§ **Stated task**: Recast the data as a numbered list, starting at the line that contains "What distance from the photographer" and ending at the last line of the data. Leave out blank lines.

(Data on spatial positioning)
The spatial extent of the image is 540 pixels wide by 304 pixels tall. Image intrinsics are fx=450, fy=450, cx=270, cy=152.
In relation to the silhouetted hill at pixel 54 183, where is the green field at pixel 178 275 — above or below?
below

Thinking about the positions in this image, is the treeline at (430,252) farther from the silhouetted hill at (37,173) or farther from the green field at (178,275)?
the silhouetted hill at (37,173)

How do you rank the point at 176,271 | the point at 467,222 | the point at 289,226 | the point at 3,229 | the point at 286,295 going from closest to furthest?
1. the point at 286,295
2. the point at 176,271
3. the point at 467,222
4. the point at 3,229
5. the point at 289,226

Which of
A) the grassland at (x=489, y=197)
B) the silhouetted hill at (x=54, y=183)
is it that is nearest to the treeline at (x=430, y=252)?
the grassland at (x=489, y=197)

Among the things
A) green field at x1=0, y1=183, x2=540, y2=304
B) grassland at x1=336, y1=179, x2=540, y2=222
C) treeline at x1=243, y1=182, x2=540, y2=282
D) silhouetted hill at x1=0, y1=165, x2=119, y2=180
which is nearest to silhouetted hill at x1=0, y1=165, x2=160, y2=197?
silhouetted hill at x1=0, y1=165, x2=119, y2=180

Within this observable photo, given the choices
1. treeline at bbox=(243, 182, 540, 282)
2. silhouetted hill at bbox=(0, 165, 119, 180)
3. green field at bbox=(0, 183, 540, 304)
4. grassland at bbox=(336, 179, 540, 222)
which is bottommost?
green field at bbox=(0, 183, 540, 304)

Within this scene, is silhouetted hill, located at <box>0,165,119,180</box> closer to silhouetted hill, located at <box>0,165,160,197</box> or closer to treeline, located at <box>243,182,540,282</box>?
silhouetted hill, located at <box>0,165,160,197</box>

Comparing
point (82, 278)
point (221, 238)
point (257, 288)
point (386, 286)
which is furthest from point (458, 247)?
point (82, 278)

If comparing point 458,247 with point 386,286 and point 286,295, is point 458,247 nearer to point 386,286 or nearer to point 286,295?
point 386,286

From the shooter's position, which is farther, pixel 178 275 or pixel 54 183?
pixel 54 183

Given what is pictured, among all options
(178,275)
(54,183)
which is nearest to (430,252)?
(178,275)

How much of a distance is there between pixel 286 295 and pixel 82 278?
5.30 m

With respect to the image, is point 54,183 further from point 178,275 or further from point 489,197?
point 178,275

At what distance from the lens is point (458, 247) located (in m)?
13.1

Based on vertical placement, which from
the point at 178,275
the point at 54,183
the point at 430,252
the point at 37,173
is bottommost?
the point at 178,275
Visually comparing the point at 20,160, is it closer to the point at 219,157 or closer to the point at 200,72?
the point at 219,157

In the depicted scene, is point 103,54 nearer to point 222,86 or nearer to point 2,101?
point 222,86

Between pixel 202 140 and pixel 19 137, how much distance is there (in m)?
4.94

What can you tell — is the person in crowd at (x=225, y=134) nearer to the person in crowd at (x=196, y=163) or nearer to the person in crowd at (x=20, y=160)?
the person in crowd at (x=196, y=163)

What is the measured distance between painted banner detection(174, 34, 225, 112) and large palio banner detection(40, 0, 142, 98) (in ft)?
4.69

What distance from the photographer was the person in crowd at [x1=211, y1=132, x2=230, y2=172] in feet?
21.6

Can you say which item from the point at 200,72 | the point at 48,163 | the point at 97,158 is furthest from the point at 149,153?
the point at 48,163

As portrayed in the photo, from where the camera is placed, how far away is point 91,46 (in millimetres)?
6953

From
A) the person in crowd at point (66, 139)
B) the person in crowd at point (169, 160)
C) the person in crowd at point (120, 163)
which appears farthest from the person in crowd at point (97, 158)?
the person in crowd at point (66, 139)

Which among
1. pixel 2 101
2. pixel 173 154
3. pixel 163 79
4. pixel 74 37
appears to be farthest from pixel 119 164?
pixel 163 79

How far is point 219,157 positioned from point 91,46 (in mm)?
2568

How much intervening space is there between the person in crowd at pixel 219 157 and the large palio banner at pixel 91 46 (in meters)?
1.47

§ **Response below**:
1. What distance from the photographer was the person in crowd at [x1=211, y1=132, x2=230, y2=172] in feet?
2. 21.6
3. Can you say which item from the point at 200,72 | the point at 48,163 | the point at 97,158 is furthest from the point at 149,153?
4. the point at 48,163
5. As portrayed in the photo, from where the camera is placed, how far away is point 91,46 (in millimetres)?
6. 6953
7. From
8. A) the person in crowd at point (66, 139)
9. B) the person in crowd at point (169, 160)
10. C) the person in crowd at point (120, 163)
11. which appears farthest from the person in crowd at point (97, 158)?
12. the person in crowd at point (66, 139)
13. Which among
14. 1. pixel 2 101
15. 2. pixel 173 154
16. 3. pixel 163 79
17. 4. pixel 74 37
18. appears to be farthest from pixel 119 164?
19. pixel 163 79
20. How far is point 219,157 positioned from point 91,46 (in mm)?
21. 2568
22. How much intervening space is there between the person in crowd at pixel 219 157 and the large palio banner at pixel 91 46 (in meters)?
23. 1.47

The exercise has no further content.